Acutely wise and deeply honest, it is an astonishing and page-turning debut about the meaning of family, the power of memory, and our ability to forgive.

It was the summer everything changed.

My Sunshine Away unfolds in a Baton Rouge neighborhood best known for cookouts on sweltering summer afternoons, cauldrons of spicy crawfish, and passionate football fandom. But in the summer of 1989, when fifteen-year-old Lindy Simpson - free spirit, track star, and belle of the block - experiences a horrible crime late one evening near her home, it becomes apparent that this idyllic stretch of Southern suburbia has a dark side, too.

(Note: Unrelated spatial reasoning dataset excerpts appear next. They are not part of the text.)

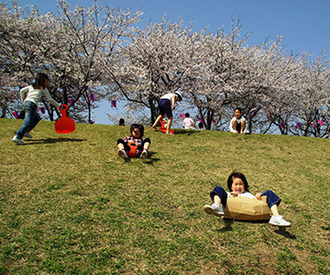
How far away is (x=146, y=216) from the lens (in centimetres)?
391

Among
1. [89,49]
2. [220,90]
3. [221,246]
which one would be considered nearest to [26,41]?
[89,49]

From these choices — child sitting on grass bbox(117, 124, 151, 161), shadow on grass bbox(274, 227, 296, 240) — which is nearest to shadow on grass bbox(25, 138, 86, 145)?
child sitting on grass bbox(117, 124, 151, 161)

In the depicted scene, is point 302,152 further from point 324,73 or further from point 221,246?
point 324,73

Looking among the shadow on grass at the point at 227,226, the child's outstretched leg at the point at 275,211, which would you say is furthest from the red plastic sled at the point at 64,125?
the child's outstretched leg at the point at 275,211

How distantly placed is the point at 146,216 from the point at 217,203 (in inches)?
42.6

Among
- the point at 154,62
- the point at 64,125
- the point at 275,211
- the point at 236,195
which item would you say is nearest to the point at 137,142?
the point at 236,195

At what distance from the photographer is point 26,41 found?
61.5 ft

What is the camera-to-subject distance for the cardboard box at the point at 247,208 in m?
3.78

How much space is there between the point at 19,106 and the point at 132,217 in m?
22.4

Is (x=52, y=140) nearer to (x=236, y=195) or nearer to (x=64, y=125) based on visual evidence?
(x=64, y=125)

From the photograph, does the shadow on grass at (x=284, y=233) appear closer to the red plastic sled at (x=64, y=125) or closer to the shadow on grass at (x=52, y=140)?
the shadow on grass at (x=52, y=140)

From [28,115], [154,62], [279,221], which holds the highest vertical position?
[154,62]

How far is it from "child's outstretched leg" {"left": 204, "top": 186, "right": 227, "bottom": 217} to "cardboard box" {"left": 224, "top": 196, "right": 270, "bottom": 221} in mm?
118

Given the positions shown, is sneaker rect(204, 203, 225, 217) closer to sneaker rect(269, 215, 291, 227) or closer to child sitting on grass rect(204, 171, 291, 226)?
child sitting on grass rect(204, 171, 291, 226)
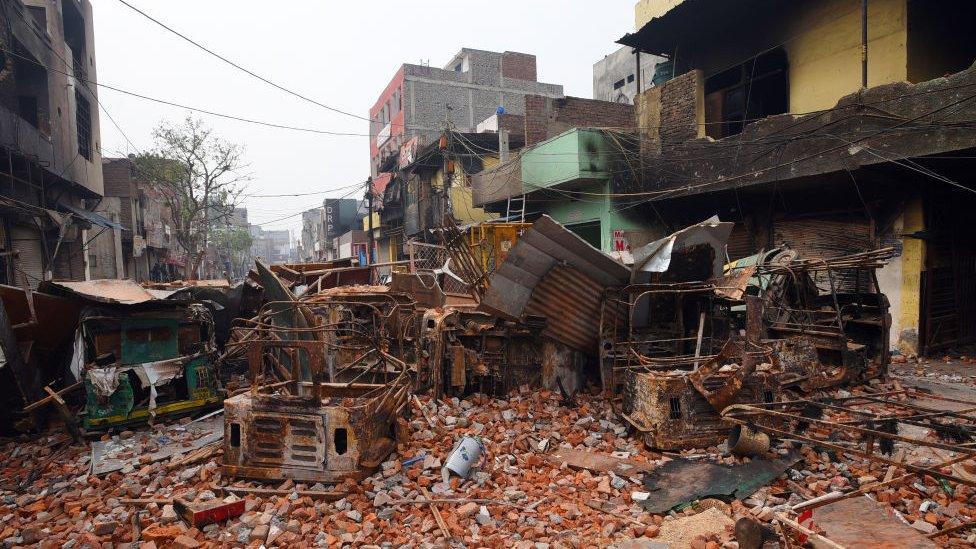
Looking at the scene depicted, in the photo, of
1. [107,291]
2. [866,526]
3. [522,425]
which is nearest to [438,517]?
[522,425]

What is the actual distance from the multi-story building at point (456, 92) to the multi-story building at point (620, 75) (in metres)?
6.77

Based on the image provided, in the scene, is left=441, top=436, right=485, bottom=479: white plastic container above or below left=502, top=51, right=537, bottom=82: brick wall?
below

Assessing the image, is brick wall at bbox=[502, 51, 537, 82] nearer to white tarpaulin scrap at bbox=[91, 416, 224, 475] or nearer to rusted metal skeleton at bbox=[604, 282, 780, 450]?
rusted metal skeleton at bbox=[604, 282, 780, 450]

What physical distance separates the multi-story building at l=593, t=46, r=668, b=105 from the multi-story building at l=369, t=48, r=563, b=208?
22.2 feet

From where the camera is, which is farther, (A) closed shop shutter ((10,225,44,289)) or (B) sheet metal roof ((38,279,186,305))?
(A) closed shop shutter ((10,225,44,289))

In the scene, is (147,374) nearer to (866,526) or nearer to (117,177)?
(866,526)

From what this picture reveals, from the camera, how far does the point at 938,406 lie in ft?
22.5

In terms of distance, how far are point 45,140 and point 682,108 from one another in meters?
18.7

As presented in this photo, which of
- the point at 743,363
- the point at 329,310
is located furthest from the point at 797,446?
the point at 329,310

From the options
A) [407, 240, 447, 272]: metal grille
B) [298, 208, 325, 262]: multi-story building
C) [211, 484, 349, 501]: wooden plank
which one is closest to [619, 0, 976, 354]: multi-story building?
[407, 240, 447, 272]: metal grille

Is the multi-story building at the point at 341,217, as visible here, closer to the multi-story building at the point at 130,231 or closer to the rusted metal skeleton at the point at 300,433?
the multi-story building at the point at 130,231

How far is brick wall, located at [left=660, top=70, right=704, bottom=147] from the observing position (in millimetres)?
13977

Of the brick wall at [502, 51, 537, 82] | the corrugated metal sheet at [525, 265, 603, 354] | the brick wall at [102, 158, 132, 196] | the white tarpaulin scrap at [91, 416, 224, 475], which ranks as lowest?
the white tarpaulin scrap at [91, 416, 224, 475]

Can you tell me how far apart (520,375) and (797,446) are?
143 inches
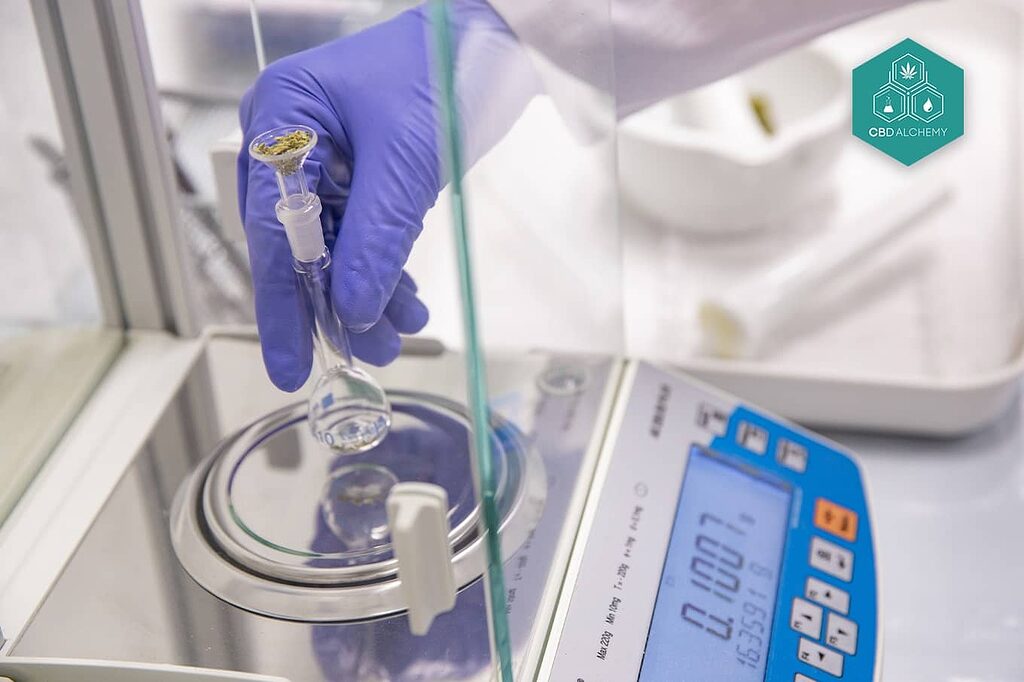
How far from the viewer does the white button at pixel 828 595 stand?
0.74 meters

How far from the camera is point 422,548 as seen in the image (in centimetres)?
52

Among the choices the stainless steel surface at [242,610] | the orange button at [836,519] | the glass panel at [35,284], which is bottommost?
the orange button at [836,519]

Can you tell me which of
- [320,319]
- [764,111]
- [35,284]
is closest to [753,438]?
[320,319]

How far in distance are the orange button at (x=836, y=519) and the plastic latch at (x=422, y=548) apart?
37cm

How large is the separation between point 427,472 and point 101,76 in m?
0.37

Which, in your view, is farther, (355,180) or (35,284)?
(35,284)

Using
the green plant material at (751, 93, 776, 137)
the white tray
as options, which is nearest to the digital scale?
the white tray

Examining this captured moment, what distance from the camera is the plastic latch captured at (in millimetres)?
503

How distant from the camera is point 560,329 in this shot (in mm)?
787

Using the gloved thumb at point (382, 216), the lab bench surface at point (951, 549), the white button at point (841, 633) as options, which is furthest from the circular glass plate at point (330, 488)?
the lab bench surface at point (951, 549)

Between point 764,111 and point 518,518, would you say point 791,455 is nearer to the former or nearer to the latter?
point 518,518

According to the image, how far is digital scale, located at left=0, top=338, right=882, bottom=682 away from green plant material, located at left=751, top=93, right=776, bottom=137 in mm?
421

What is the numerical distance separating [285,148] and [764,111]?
0.72m

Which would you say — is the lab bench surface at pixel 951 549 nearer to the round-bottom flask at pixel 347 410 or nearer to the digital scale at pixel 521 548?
the digital scale at pixel 521 548
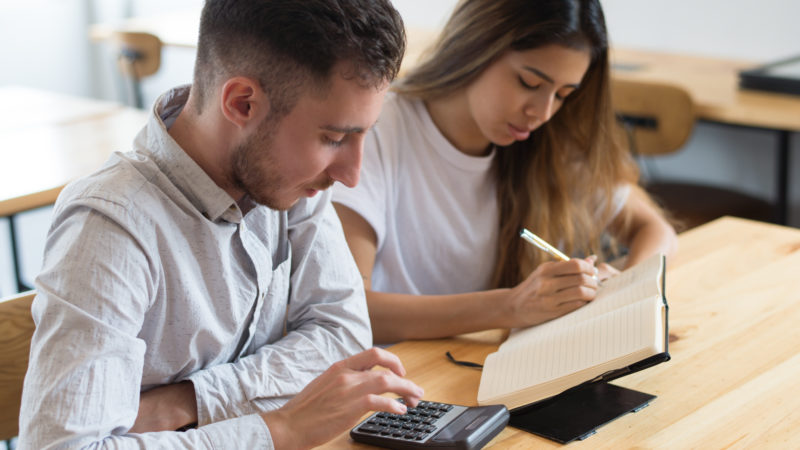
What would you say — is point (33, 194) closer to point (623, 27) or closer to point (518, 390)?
point (518, 390)

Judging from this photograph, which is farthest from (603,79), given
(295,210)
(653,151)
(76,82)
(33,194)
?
(76,82)

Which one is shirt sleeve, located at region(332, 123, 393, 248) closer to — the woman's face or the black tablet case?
the woman's face

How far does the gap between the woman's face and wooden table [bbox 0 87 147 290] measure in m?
1.08

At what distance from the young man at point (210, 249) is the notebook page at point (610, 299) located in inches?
11.6

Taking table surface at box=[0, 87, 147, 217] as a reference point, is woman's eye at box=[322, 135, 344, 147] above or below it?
above

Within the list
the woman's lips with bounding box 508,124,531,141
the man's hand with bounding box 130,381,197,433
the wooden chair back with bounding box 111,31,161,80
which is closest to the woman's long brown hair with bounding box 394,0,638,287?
the woman's lips with bounding box 508,124,531,141

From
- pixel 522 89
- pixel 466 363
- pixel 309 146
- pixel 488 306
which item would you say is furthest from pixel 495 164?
pixel 309 146

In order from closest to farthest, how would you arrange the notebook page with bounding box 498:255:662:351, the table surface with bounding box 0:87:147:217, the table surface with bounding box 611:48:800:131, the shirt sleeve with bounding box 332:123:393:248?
the notebook page with bounding box 498:255:662:351, the shirt sleeve with bounding box 332:123:393:248, the table surface with bounding box 0:87:147:217, the table surface with bounding box 611:48:800:131

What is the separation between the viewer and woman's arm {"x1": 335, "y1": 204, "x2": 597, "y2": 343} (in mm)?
1262

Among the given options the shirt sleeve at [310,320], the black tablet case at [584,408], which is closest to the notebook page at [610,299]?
the black tablet case at [584,408]

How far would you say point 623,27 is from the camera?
3523mm

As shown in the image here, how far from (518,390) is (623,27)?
282 cm

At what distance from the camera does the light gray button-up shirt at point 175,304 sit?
82cm

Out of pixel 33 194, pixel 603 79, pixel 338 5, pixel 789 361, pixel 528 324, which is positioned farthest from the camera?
pixel 33 194
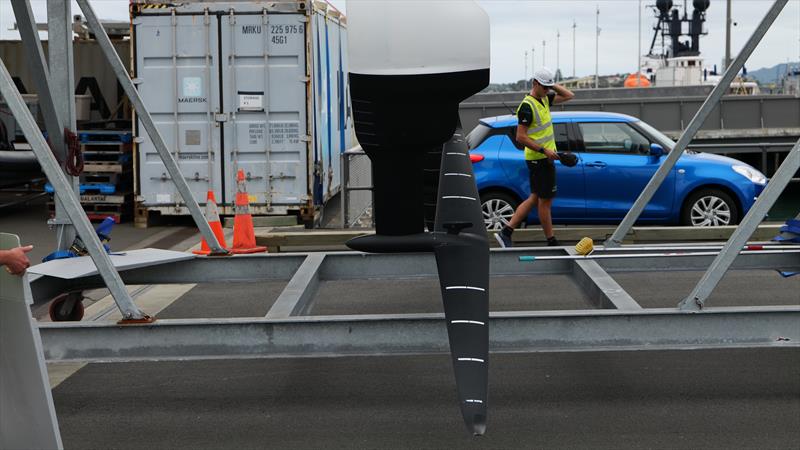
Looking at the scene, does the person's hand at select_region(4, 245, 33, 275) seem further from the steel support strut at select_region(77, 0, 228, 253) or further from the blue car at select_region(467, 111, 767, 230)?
the blue car at select_region(467, 111, 767, 230)

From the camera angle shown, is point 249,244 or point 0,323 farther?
point 249,244

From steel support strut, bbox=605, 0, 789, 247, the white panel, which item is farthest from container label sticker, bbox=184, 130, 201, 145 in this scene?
the white panel

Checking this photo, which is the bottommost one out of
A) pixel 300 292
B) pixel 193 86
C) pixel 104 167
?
pixel 300 292

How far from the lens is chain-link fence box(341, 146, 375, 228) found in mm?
15625

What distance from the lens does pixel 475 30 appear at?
454 centimetres

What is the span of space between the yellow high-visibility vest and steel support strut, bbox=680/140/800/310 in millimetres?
6011

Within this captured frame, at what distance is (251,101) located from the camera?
1609 centimetres

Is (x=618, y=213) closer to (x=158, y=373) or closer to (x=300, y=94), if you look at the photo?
(x=300, y=94)

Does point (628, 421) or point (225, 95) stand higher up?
point (225, 95)

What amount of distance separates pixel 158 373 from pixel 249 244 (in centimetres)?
460

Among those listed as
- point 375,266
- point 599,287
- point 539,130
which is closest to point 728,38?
point 539,130

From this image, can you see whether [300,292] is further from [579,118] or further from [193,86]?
[193,86]

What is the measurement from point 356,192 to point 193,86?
2.99 metres

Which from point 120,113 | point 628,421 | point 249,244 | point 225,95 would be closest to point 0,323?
point 628,421
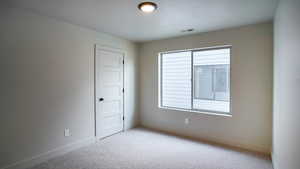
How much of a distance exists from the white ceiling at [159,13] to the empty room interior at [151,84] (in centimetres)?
2

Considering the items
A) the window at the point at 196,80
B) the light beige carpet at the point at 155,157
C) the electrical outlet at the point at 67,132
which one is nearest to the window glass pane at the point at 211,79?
the window at the point at 196,80

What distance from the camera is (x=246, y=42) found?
3174 mm

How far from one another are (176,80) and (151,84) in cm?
73

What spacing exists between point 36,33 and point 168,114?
3.26 m

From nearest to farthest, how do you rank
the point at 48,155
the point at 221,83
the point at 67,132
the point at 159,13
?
1. the point at 159,13
2. the point at 48,155
3. the point at 67,132
4. the point at 221,83

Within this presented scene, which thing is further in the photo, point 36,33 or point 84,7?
point 36,33

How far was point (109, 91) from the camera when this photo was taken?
12.9ft

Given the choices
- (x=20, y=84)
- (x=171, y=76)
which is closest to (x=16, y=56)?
(x=20, y=84)

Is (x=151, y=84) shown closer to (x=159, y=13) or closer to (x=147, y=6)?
(x=159, y=13)

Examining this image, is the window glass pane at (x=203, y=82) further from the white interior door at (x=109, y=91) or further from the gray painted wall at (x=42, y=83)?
the gray painted wall at (x=42, y=83)

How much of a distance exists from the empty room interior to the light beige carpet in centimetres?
2

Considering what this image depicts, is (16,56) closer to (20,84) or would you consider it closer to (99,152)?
(20,84)

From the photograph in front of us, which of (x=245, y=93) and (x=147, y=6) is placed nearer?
(x=147, y=6)

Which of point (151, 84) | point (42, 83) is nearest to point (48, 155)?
point (42, 83)
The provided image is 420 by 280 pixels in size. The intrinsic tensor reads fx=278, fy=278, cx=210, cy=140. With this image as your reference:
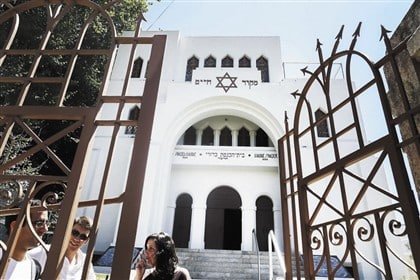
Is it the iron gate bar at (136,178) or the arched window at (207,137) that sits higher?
the arched window at (207,137)

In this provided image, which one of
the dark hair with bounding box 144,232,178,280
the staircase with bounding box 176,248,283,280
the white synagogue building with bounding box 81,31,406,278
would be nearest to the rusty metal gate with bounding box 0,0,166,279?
the dark hair with bounding box 144,232,178,280

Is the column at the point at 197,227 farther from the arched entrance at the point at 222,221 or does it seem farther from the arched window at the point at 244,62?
the arched window at the point at 244,62

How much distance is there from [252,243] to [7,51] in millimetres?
9836

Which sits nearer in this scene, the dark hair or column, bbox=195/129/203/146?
the dark hair

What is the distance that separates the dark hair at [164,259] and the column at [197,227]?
341 inches

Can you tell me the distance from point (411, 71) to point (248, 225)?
9676 mm

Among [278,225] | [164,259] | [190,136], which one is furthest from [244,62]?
[164,259]

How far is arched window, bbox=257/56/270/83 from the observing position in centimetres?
1324

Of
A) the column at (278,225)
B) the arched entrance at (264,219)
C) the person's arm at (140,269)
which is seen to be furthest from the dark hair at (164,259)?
the arched entrance at (264,219)

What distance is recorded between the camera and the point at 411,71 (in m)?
1.72

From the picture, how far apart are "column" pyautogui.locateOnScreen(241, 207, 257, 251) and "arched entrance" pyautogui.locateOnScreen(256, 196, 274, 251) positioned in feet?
2.34

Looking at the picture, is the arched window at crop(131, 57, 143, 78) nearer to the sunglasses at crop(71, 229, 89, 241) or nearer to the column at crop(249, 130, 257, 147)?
the column at crop(249, 130, 257, 147)

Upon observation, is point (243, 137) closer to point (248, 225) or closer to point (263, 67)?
point (263, 67)

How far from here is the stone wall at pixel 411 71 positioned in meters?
1.60
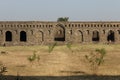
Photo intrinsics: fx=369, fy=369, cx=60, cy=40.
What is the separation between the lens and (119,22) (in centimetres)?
5066

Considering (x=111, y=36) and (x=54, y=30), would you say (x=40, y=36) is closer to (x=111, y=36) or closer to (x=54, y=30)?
(x=54, y=30)

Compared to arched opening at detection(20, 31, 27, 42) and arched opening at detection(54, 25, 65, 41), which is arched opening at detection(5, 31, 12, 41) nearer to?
arched opening at detection(20, 31, 27, 42)

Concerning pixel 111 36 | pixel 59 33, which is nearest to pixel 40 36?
pixel 59 33

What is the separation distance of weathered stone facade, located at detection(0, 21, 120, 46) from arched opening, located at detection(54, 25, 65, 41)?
0.36 meters

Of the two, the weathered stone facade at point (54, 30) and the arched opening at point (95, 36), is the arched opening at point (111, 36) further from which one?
the arched opening at point (95, 36)

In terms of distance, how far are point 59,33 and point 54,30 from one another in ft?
6.30

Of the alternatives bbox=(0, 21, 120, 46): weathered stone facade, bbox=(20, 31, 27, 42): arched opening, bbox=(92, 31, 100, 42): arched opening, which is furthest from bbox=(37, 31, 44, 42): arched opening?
bbox=(92, 31, 100, 42): arched opening

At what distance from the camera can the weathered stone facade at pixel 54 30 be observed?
50.7 meters

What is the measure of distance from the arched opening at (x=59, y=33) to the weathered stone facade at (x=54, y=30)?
362 mm

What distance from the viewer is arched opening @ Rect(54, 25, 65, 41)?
51.5 m

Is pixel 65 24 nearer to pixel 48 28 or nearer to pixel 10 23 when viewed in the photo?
pixel 48 28

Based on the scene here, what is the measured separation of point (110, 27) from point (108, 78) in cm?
3407

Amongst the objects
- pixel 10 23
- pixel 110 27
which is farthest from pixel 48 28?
pixel 110 27

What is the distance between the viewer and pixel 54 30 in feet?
168
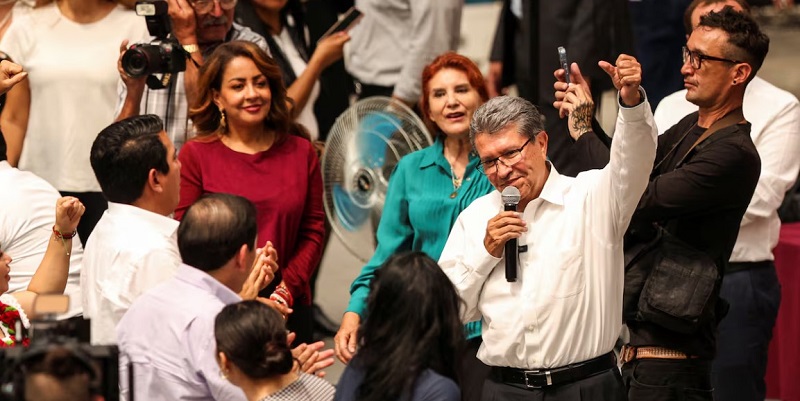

In My Sunshine Away, M.O. Walsh brilliantly juxtaposes the enchantment of a charmed childhood with the gripping story of a violent crime, unraveling families, and consuming adolescent love. Acutely wise and deeply honest, it is an astonishing and page-turning debut about the meaning of family, the power of memory, and our ability to forgive. 

1

There were four suspects in the rape of Lindy Simpson, a crime that occurred directly on top of the sidewalk of Piney Creek Road, the same sidewalk our parents had once hopefully carved their initials into, years before, as residents of the first street in the Woodland Hills subdivision to have houses on each lot. It was a crime impossible during the daylight, when we neighborhood kids would have been tearing around in go-karts, coloring chalk figures on our driveways, or chasing snakes down into storm gutters. But, at night, the streets of Woodland Hills sat empty and quiet, except for the pleasure of frogs greeting the mosquitoes that rose in squadrons from the swamps behind our properties.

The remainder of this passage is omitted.